(Data Opens)
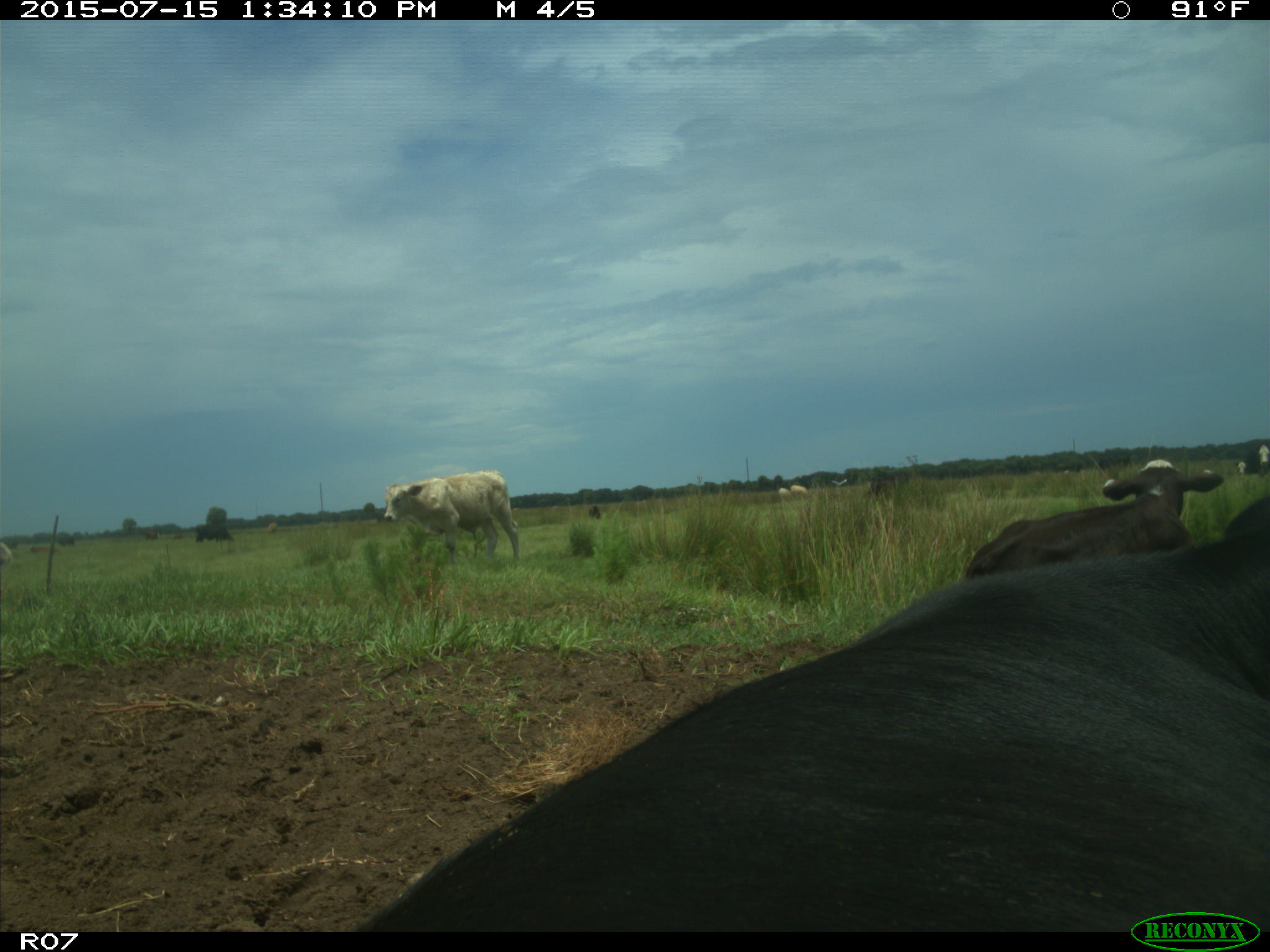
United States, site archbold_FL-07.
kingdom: Animalia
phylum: Chordata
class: Mammalia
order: Artiodactyla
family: Bovidae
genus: Bos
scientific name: Bos taurus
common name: domestic cow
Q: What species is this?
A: Bos taurus (domestic cow).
(Data Closes)
* **Problem to work on**
Copy, without any change, the lines above from the one containing "kingdom: Animalia" to the end, both ends included. Add nothing else.

* **Output for this task**
kingdom: Animalia
phylum: Chordata
class: Mammalia
order: Artiodactyla
family: Bovidae
genus: Bos
scientific name: Bos taurus
common name: domestic cow
Q: What species is this?
A: Bos taurus (domestic cow).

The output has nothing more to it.